In algorithms like NW that are characterized by interand intra-work-group dependencies there are two big considerations. First, the overhead for repetitively launching a kernel (corresponding to inter-work-group synchronization), and second, the cost of the intra-work-group synchronization via *barrier()* or any other synchronization primitives. Introduction of system-wide (hardware) barriers would help to solve the former of the problems, while optimization of already existing intra-work-group synchronization primitives would be beneficial for this kind of applications for the latter case.

Memory accesses follow the same pattern as computation, i.e., for each element the west, north and northwest elements are loaded from the reference matrix. For each anti-diagonal m within a work-group (Figure 3) the updated data from anti-diagonal m-l is used.

### Data shown:
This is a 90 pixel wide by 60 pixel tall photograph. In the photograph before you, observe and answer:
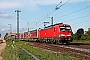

### Goal 1:
Answer these questions using the NW excerpt above:
(a) According to the NW excerpt, what does the overhead for repetitively launching a kernel correspond to?
(b) What introduction would help solve the first of the two problems?
(c) For each element, which elements are loaded from the reference matrix?
### Goal 2:
Please transcribe the passage from the NW excerpt starting at "In algorithms like" and ending at "m-l is used.".

### Task response 1:
(a) Inter-work-group synchronization.
(b) The introduction of system-wide (hardware) barriers.
(c) The west, north and northwest elements.

### Task response 2:
In algorithms like NW that are characterized by interand intra-work-group dependencies there are two big considerations. First, the overhead for repetitively launching a kernel (corresponding to inter-work-group synchronization), and second, the cost of the intra-work-group synchronization via *barrier()* or any other synchronization primitives. Introduction of system-wide (hardware) barriers would help to solve the former of the problems, while optimization of already existing intra-work-group synchronization primitives would be beneficial for this kind of applications for the latter case.

Memory accesses follow the same pattern as computation, i.e., for each element the west, north and northwest elements are loaded from the reference matrix. For each anti-diagonal m within a work-group (Figure 3) the updated data from anti-diagonal m-l is used.